Extract every line starting at the line that contains "Silhouette Of Skyscrapers At Sunset" and ending with the final line of the data, inclusive; give only those lines, word for word.

(Records supplied)

-- -- --

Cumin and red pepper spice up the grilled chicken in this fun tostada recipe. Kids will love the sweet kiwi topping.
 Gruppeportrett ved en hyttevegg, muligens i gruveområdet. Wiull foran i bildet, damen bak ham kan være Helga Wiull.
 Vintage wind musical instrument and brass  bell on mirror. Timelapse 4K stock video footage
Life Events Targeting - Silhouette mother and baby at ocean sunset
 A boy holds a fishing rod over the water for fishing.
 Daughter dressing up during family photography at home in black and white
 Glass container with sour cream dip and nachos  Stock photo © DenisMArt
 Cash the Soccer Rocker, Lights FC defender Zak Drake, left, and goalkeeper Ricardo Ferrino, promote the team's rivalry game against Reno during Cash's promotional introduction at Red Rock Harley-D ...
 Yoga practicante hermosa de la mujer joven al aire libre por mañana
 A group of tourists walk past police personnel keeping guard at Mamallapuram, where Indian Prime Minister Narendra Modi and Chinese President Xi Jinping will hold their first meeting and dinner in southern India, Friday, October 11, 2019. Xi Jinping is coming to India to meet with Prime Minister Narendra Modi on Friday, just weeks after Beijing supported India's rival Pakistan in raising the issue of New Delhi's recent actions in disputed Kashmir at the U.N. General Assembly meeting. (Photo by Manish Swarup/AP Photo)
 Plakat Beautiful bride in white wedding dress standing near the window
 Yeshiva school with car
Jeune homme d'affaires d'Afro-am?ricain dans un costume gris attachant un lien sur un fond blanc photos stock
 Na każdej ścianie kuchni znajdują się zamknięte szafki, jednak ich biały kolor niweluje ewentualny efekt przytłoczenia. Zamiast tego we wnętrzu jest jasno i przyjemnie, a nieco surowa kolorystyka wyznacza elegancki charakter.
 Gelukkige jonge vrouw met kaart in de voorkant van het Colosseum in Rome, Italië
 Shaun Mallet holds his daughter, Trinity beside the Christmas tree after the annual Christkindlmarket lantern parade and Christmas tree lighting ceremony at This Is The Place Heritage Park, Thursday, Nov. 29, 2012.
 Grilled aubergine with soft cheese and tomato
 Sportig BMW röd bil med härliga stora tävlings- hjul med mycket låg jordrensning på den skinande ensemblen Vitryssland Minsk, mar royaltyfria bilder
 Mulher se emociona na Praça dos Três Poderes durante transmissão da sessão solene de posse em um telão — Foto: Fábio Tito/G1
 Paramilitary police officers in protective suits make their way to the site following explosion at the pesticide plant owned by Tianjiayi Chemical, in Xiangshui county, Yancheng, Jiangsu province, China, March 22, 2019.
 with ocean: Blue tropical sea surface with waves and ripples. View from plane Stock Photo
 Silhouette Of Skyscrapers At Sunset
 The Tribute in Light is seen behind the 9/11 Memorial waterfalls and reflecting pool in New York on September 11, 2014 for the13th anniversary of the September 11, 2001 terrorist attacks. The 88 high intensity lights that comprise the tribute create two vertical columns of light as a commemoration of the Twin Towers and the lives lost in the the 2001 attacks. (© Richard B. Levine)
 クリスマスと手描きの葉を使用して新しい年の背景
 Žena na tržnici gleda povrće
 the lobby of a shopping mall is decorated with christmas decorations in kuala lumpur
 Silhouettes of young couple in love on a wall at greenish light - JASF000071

-- -- --

(Solution to this task)
 Silhouette Of Skyscrapers At Sunset
 The Tribute in Light is seen behind the 9/11 Memorial waterfalls and reflecting pool in New York on September 11, 2014 for the13th anniversary of the September 11, 2001 terrorist attacks. The 88 high intensity lights that comprise the tribute create two vertical columns of light as a commemoration of the Twin Towers and the lives lost in the the 2001 attacks. (© Richard B. Levine)
 クリスマスと手描きの葉を使用して新しい年の背景
 Žena na tržnici gleda povrće
 the lobby of a shopping mall is decorated with christmas decorations in kuala lumpur
 Silhouettes of young couple in love on a wall at greenish light - JASF000071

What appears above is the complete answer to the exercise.